Neural Networks

Overview

Neural networks are a branch of machine learning algorithms inspired by the structure and function of the human brain. They recognize patterns and relationships by processing data through a set of interconnected nodes; called neurons.

Neural networks consist of neuron layers that receive inputs from the previous layer and pass outputs on to the subsequent layer. The neural network feeds input data into the first (input) layer, and the result of the final (output) layer constitutes the algorithm’s final prediction or classification.

During training, the neural network adapts the strength of connections between neurons, called weights, to optimize performance on a given task with respect to the loss. This is called backpropagation. Backpropagation involves computing the error between the network’s output and the desired output, then using the error to update the weight matrices of connections between neurons. Traditional neural networks use some gradient descent algorithm to optimize the loss. This process is repeated for many epochs until the neural network reaches the optimal weights, according to the gradient of the loss function.

Neural network applications span multiple fields, such as image and speech recognition, natural language processing, and predictive modeling. They are particularly well-equipped for handling large amounts of complex data sources. In these domains, neural networks often outperform other traditional machine learning algorithms.

Data Prep

Supervised machine learning algorithms, such as neural networks, require labeled data because they learn from already classified or labeled examples. The goal is to discover the mapping between the input data and the corresponding output labels. In supervised learning, the algorithm tries to find patterns in the labeled data to make predictions or classifications on new, unlabeled data.

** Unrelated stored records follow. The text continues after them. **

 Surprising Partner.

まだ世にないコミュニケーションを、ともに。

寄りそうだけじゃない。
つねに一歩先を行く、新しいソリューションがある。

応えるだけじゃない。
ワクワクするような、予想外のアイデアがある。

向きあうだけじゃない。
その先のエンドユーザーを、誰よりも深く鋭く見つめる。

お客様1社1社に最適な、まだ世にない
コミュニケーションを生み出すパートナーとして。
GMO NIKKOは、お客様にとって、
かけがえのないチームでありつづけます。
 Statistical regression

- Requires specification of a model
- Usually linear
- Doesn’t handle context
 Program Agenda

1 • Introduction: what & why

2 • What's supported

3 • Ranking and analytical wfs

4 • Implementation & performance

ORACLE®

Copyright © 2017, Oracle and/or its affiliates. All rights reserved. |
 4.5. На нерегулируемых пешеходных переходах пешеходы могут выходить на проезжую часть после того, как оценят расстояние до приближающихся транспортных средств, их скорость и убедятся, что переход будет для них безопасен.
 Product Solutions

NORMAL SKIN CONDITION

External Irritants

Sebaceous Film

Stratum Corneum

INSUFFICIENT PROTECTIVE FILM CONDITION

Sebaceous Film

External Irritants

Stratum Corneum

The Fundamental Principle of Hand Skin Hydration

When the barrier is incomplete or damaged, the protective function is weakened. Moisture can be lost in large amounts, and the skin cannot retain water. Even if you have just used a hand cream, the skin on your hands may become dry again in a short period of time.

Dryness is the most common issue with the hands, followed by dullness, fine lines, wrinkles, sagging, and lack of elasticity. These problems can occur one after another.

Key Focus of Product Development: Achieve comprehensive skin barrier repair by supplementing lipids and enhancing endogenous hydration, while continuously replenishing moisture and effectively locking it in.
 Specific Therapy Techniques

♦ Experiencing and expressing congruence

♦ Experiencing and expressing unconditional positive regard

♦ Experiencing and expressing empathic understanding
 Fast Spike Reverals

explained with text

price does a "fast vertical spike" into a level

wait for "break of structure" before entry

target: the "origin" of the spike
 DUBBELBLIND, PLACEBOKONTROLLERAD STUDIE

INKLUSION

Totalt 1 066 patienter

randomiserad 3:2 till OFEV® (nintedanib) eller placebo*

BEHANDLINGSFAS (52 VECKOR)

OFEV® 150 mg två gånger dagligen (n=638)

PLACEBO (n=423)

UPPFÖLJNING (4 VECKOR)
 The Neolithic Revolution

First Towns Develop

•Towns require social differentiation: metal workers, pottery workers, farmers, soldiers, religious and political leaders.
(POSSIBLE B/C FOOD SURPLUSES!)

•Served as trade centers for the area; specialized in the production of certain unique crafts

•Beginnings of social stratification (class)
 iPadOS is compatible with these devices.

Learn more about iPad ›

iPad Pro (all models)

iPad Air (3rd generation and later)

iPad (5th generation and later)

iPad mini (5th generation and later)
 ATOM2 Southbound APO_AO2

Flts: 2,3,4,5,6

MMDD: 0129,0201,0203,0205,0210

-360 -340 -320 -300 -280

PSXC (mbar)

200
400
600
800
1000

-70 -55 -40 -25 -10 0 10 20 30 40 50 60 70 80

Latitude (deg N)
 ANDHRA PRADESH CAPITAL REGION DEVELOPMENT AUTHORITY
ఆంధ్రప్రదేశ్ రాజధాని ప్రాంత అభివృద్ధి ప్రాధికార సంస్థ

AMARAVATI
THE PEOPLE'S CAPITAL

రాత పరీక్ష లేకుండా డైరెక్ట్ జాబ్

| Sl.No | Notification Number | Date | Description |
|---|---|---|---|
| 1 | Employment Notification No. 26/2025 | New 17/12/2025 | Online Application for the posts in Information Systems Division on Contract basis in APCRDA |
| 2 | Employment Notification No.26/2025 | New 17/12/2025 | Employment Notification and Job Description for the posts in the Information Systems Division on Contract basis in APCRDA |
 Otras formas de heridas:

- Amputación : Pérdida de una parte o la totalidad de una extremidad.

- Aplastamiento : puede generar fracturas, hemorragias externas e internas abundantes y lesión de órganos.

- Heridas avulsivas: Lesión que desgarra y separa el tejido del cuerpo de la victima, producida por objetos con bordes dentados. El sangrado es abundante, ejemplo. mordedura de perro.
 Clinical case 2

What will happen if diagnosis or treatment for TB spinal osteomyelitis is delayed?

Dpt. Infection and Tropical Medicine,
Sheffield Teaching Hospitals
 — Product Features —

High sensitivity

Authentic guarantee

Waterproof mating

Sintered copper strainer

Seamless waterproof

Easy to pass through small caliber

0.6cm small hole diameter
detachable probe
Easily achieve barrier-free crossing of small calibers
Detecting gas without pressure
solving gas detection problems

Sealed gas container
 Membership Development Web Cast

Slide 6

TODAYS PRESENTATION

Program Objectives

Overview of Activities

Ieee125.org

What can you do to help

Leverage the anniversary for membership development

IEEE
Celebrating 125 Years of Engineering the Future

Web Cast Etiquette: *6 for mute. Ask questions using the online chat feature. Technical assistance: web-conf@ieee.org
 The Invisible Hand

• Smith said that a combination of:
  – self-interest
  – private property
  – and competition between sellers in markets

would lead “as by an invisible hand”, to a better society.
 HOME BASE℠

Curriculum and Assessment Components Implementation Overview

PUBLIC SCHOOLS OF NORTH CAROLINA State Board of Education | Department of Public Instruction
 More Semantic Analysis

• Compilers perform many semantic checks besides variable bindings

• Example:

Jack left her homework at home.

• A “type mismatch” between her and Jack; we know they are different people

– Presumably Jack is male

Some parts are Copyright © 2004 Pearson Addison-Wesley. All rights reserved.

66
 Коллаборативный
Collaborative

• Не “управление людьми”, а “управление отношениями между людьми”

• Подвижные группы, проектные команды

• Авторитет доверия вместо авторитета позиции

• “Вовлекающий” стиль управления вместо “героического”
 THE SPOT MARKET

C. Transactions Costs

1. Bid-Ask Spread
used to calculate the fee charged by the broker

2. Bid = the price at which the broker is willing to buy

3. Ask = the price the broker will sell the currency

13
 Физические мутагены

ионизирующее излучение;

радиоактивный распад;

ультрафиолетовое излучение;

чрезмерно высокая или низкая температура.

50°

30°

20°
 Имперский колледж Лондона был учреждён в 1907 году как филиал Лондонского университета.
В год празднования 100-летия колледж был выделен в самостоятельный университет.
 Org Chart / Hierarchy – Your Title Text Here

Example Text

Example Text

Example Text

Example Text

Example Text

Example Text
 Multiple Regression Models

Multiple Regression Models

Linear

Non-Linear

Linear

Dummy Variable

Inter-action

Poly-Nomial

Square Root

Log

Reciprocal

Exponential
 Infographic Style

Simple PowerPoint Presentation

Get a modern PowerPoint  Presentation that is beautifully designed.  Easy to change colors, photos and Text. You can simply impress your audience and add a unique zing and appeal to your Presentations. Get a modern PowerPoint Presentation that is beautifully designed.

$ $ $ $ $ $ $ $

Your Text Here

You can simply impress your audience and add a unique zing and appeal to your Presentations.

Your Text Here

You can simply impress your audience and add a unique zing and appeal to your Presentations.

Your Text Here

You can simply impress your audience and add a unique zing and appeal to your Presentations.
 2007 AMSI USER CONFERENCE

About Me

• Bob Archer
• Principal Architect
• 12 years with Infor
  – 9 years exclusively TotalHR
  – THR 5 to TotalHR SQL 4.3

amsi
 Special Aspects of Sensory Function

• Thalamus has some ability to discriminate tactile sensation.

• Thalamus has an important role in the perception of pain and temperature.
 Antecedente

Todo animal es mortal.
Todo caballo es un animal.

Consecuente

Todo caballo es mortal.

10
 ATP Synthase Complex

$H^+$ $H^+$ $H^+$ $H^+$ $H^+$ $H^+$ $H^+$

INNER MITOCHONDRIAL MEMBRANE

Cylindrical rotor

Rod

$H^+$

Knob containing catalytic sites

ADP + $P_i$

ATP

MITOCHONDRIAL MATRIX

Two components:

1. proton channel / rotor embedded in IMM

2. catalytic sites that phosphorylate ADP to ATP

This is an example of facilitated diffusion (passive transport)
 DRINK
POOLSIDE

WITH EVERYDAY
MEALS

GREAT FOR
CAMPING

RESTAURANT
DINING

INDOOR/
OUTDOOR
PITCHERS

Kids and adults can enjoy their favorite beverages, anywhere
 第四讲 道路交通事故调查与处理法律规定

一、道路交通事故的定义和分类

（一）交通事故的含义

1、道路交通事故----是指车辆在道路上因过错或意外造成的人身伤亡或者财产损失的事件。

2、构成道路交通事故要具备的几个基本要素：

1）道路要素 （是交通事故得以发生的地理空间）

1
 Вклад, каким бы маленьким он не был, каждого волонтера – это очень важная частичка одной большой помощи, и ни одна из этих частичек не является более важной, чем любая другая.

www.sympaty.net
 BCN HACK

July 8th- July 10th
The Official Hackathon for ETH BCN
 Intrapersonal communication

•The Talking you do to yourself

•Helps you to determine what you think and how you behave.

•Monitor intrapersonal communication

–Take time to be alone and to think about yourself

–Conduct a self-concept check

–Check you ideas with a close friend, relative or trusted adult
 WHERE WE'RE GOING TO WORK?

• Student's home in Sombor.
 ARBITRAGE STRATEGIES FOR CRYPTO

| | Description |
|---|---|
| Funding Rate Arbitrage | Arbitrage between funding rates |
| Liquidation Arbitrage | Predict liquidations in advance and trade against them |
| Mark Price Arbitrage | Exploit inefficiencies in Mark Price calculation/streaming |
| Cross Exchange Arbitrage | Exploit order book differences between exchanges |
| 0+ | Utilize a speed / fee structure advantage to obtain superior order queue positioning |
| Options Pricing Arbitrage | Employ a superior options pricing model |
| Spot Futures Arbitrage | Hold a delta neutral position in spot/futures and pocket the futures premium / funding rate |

The training set is the portion of the data used to train or build the model, while the testing set is the set that evaluates the model’s performance. The testing set is usually a subset of the data the model has not seen during training. The ‘train_test_split’ function within the Sci-Kit Learn library partitioned the data into training and testing sets. The test set contained 25% of the data (42 countries), and the remaining 75% constituted the training set (127 countries). The training and testing sets are necessarily disjoint to prevent the model from memorizing the training data instead of learning the underlying patterns. If the testing set overlaps with the training set, the model may perform well on the test set but fail to generalize to new, unseen data. This failure to generalize to new data is called overfitting. Therefore, splitting the data into training and testing sets is vital to ensuring that the model is trained on one set and tested on another. The train-test split allows the model to learn from the training set while providing an unbiased evaluation of its performance on the testing set.

Code

Results

Model hyper-parameters

  • Epochs: 3000
  • Activation Function: Leaky ReLU
  • Loss Function: Categorical Cross entropy
  • Optimizer: Gradient Descent
  • Learning rate (eta): 0.01

Conclusions

These results show that even a simple artificial neural network, with only one hidden layer, can accurately predict aid allocation levels of developing countries. The ANN with the specified hyper-parameters above achieved a prediction accuracy of 88.1% on the testing set. These results are another example of the application of machine learning algorithms in foreign aid research. The high performance of this simple model allows for the possibility of even better performance in more complex neural networks.